My parents are wonderful, but there’s one key area where they let me down in my development.
They never fought.
I’m pretty sure this is not because they never disagreed, but rather due to some sort of “Not in front of the children mentality. I understand that motive; seeing parents argue or even fight (I’m talking words, not domestic violence) can be very stressful on young brains.
However, by not ever fighting in front of me, I also never got to see them resolve a fight. I never saw the dance of love and anger, where you grudgingly give in to the needs or wants of a partner. Or the kind where you suddenly realize you’re both on the same side. I never got to see one parent apologize for saying something in the heat of the moment. I never got to see forgiveness. I never got to see reconciliation.

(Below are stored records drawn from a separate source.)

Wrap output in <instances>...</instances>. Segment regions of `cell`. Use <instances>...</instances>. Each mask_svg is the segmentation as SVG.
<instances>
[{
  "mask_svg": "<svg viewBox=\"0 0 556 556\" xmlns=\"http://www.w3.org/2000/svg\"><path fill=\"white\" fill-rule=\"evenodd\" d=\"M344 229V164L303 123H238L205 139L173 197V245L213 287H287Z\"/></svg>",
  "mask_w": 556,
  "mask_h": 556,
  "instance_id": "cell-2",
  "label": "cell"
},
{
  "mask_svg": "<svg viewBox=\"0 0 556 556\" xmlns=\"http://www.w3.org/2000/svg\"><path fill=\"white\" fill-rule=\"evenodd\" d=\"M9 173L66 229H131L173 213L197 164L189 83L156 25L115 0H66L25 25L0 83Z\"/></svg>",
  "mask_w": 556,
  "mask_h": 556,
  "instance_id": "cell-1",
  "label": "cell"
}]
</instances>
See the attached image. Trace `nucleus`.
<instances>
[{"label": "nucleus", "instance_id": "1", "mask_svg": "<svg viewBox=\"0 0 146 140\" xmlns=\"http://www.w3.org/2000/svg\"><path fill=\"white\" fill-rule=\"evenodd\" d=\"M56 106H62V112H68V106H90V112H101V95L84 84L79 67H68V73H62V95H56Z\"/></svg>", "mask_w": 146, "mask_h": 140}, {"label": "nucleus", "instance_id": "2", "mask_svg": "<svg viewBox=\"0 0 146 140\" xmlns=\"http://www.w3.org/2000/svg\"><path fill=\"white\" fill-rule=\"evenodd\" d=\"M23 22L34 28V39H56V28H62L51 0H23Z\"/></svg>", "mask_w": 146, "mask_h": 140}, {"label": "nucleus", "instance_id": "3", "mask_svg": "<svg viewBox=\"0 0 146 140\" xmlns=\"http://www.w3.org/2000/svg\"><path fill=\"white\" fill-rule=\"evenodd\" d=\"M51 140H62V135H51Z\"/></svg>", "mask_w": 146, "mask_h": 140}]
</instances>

That messed me up. Big time.
Learning to Fight
What that meant was that I internalized: people who are in good, long-lasting relationships don’t fight. So what happened whenever my girlfriend and I had a fight?
We broke up.
I think we broke up (and got back together) over a hundred times just in the year and a half we dated in High School (my choir teacher, no joke, suggested my senior solo should be “50 Ways to Leave Your Lover” by Paul Simon). So naturally we got married right after high school, and separated and reunited probably a dozen or so times before finally calling it quits for real, two years and four kids later.
It took another decade for me to learn that real people in real love can have real arguments and it doesn’t mean the relationship is over. It was another decade or so before I began to learn how to have those conversations constructively.
That’s a long time, and a lot of heated voices, regretted words, and even tears and slammed doors on occasion. I’m still not perfect, by any means, but Natasha and I know now how to respect the feelings of anger without projecting them or internalizing them, how to talk about “contributions” rather than “blame”, and most of all, how to give each other (and sometimes even ourselves) space to cool down.
The Wisdom of A (Grown) Child
Like any adult with an awareness of his own screwed-uppedness, I was worried that I had passed this trait on to my children. But a conversation with my Eldest Daughter gave me hope. I was giving her a ride to work, and she mentioned that she hadn’t seen her boyfriend since the night before, when they fought.
“Yeah, it was just a misunderstanding,” she said. “The music was loud, and he couldn’t hear me explaining why we needed to leave, and so he was just upset.”
I began to offer the typical paternal advice (worse when the pater is a personal development blogger, lemme tellya) and she stopped me. “Nah, it’s cool, Dad,” she said.
“I talked with him this morning, and said ‘Hey, do you wanna fight? Or do you wanna take a break?’ He knows this is no big thing. So he said ‘Break,’ and I said ‘Cool’ and now I’m going to work. It’ll all be good by the time I get home.”
I was speechless. I don’t think she even realized how happy she made me. My daughter knows how to fight. Where I may have failed to teach her, I have succeeded as a cautionary tale.
If you don’t know how to have a constructive disagreement with your partner, it might be worth practicing (we’ll even give you a framework). In the meantime, though, just try to remember what it took me decades to learn: just because you’re arguing, doesn’t mean it’s over.